::: GIVEN PASSAGE :::

Jay Blades is visibly buzzing with energy when he pops up on the screen from his agent’s central London office. The past month has been hectic for him, he says, but in the best way possible. He’s received an MBE for his services to craft, The Repair Shop has returned for its 10th series, and No Place Like Home, a fantastic new documentary series about his childhood home, Hackney, has recently aired.

Making It: How Love, Kindness and Community Helped Me Repair My Life, Jay’s autobiographical book, has also recently been published in paperback. It’s a warm, honest, and open account of everything that’s brought him to the point he’s at today. It charts his struggle with mental ill-health, the people and places that brought him back to a place of wellness, his relationships, and deep love of mending and making good of objects and situations that others might write off.

“I don’t like to give up on people or things,” Jay says emphatically on this subject. “I believe that everything can be repaired, and it might take a little while – I know on The Repair Shop we normally do it in 15 minutes, but in the real world it could take anything between a day and six months to repair an item. If you’re ‘repairing’ somebody, it could take their whole life.”

Jay knows this concept personally, and draws on his own experience, including actively contemplating suicide seven years ago.

:::

(WORK TO COMPLETE)
A) In the entries, copy out the lines word for word, starting at the line that contains "What is the distance" and ending after the line that contains "Starting from nearest".
B) Carry on the text about Jay Blades from the point where it stops.
The text about Jay Blades and the entries below it have nothing to do with each other.

::: DATA SUPPLIED :::

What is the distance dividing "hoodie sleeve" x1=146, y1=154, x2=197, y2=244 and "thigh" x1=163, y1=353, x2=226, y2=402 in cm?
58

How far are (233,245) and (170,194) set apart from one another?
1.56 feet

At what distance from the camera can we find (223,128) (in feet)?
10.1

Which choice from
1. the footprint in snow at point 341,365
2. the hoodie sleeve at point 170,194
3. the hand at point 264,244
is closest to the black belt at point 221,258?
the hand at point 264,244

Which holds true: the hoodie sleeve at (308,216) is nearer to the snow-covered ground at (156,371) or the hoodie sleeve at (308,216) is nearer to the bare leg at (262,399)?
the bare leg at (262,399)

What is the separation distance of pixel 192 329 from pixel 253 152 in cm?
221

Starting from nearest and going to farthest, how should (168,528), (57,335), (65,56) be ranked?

:::
::: DATA SUPPLIED :::

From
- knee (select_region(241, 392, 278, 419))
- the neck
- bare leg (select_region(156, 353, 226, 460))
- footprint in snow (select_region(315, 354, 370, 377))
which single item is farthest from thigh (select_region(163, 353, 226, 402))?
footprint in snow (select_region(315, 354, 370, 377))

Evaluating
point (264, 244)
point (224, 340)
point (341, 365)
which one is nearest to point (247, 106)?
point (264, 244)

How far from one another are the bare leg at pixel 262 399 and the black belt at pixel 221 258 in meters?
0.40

:::
::: DATA SUPPLIED :::

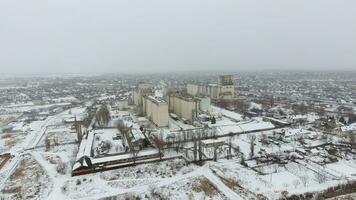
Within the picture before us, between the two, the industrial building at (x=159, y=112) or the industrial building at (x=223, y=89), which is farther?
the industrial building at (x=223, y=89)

:::

(ANSWERS TO THE TASKS)
A)
What is the distance dividing "hoodie sleeve" x1=146, y1=154, x2=197, y2=244 and "thigh" x1=163, y1=353, x2=226, y2=402 in cm?
58

How far are (233,245) and (170,194) set apart from one another?
1.56 feet

At what distance from the camera can we find (223,128) (in feet)?
10.1

Which choice from
1. the footprint in snow at point 341,365
2. the hoodie sleeve at point 170,194
3. the hand at point 264,244
is closest to the black belt at point 221,258?
the hand at point 264,244

Which holds true: the hoodie sleeve at (308,216) is nearer to the snow-covered ground at (156,371) or the hoodie sleeve at (308,216) is nearer to the bare leg at (262,399)?
the bare leg at (262,399)

What is the separation distance of pixel 192 329 from pixel 253 152 in cm?
221

Starting from nearest and going to farthest, how should (168,528), (57,335), (65,56) be ranked?

B)
“I needed repairing at 45, and I’m still repairing myself,” he says, with raw honesty. “I’m still looking around to make sure that I manage my mental health, and stay strong physically, too. I do that with the support of other people, who make sure that I eat right, I sleep enough, and so on. I listen to those people, because I’m vulnerable and I’m not as strong as I believed I used to be.”

Jay’s clear that maintaining wellbeing isn’t a lone project for anybody. “The reality is that we need people to help us repair us, because if you fall down again, who are you going to speak to? You can’t speak to yourself if you’re in a dark place. You need that community.”

The concept and impact of community fascinates Jay, and he’s explored this further in his recent documentary. Over three hour-long episodes, he learns about the history of the streets he walked as a boy, meets old friends and local heroes, and wonders at the incredible events and unbelievable injustices that took place mere minutes and miles from where he played as
a child.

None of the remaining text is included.